Artificial Intelligence and Robotics blog
Artificial Intelligence
A model Turing machine
Mar 28th
I bet Alan Turing who invented the Turing machine (and wrote the first ever chess playing program among many other things) as a thought experiment convenient for discussions on the theory of computation would have never thought that in the year 2010 a smart guy from Wisconsin would actually take the time to build one. Mike Davey had some free time on his hands and since he likes building cool things decided to construct the first ever Turing machine; and it actually computes even though it only has a finite amount of tape.
If you don’t know what a Turing machine is but would like to after watching the below video of Mike’s magnificent device then check out the information here and/or here. You can also get additional information about the hardware, software, and example programs that Mike’s device can execute then go here.
Peter Norvig interview
Mar 3rd
The good guys at reddit.com recently interviewed AI legend and Google Director of Research Peter Norvig. In case you don’t recognize the name, Norvig is the co-author along with Stuart Russell of the standard AI textbook Artificial Intelligence: A Modern Approach (3rd Edition) (the book now is at its 3rd edition.) Reddit collected questions from their users to ask.

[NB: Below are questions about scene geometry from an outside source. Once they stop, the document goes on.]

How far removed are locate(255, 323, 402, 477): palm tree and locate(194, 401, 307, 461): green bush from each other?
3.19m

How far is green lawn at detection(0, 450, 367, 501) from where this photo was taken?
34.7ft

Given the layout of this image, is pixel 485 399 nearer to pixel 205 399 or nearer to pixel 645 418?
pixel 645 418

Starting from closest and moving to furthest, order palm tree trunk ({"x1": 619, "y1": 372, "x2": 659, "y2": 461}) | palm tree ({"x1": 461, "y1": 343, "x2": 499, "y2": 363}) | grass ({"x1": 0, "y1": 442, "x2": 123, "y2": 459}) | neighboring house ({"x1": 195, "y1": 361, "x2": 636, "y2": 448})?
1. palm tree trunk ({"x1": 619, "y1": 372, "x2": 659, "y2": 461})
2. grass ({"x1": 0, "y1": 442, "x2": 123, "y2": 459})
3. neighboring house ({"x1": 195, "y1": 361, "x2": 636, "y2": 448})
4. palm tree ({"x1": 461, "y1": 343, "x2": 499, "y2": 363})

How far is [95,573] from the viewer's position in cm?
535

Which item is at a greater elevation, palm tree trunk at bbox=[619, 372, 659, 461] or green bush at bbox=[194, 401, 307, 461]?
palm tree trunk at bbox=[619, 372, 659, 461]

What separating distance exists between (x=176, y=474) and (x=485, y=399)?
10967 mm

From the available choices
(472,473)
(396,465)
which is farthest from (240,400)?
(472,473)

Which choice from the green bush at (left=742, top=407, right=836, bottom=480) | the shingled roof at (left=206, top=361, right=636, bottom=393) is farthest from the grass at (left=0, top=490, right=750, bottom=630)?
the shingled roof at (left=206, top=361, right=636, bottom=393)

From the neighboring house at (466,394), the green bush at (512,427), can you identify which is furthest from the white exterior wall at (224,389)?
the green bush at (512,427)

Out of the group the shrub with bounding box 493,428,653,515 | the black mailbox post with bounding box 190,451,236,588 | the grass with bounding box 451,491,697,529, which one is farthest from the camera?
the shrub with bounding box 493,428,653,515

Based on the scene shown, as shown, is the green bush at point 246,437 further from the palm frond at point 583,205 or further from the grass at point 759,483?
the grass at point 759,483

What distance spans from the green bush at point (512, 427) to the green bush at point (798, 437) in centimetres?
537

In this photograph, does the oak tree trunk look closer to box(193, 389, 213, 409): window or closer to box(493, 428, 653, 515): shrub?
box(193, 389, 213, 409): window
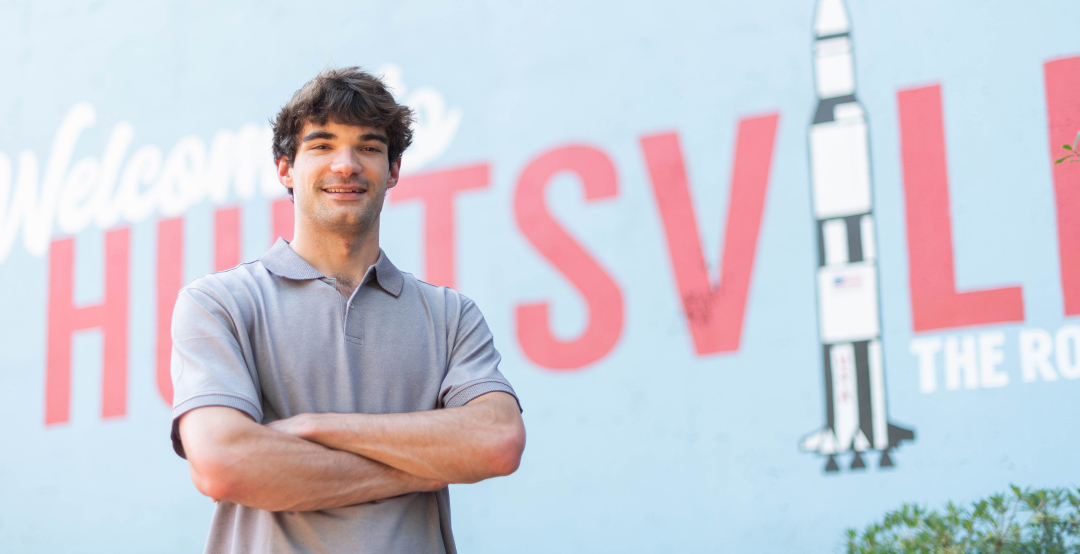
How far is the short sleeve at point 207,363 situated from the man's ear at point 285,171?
42cm

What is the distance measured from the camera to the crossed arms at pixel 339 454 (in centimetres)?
185

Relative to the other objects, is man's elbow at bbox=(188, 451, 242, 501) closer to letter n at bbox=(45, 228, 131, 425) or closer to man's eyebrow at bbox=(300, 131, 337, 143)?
man's eyebrow at bbox=(300, 131, 337, 143)

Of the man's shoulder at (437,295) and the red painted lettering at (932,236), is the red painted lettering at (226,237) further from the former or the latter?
the man's shoulder at (437,295)

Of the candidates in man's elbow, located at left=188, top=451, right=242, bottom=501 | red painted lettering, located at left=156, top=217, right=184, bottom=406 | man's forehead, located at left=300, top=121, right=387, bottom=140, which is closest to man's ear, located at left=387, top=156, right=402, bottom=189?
man's forehead, located at left=300, top=121, right=387, bottom=140

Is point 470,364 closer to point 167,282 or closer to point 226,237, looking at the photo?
point 226,237

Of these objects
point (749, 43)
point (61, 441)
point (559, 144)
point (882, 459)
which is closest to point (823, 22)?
point (749, 43)

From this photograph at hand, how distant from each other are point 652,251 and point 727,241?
14.0 inches

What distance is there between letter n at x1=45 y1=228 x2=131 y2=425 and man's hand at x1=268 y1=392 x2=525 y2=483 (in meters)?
4.40

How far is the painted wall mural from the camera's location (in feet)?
14.4

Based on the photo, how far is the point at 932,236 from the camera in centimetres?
448

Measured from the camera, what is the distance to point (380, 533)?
1.93 metres

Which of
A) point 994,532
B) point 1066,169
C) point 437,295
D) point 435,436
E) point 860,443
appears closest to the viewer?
point 435,436

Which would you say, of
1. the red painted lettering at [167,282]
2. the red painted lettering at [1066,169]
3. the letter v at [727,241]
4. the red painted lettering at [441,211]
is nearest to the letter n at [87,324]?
the red painted lettering at [167,282]

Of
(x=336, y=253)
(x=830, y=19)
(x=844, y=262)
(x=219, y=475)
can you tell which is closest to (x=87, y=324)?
(x=844, y=262)
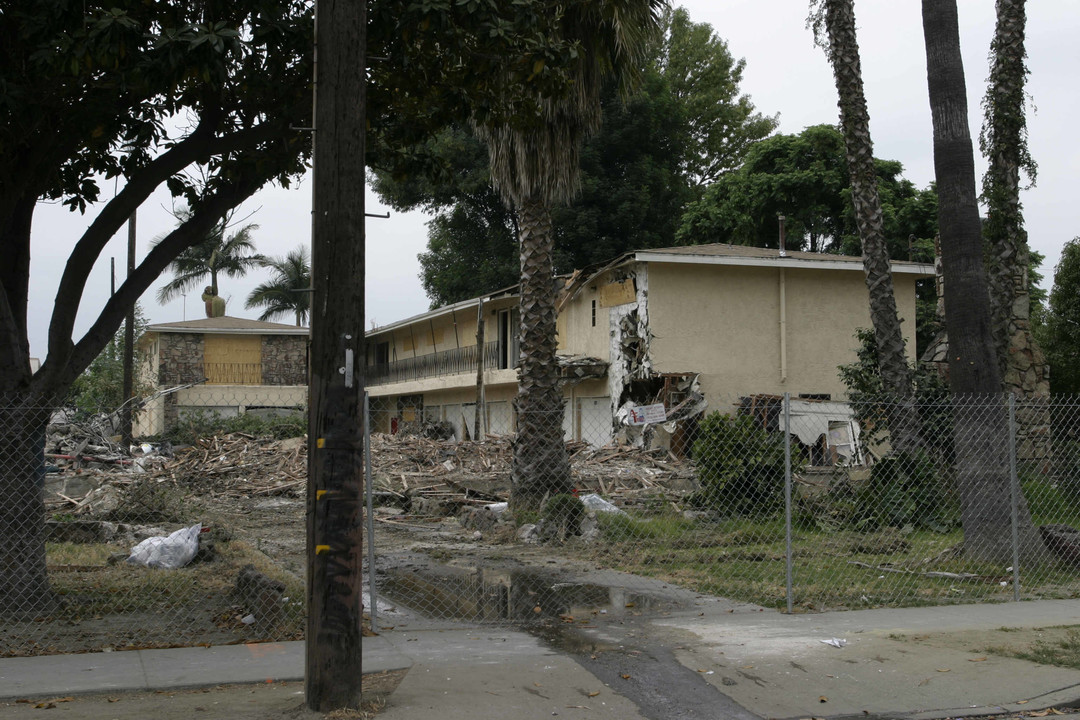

The interview is about 30 minutes long and I have included the video below. If you want to know what Novig considers the biggest success and failure of AI and how he spends his time at Google then you should watch it. Most importantly, he answers the question as to whether Google is working on Strong AI; I like the fact that he first defines the term in two different ways and then relates the work at Google with respect to these definitions. He also explains why LISP is not used more widely at Google and shares some of his thoughts on programming.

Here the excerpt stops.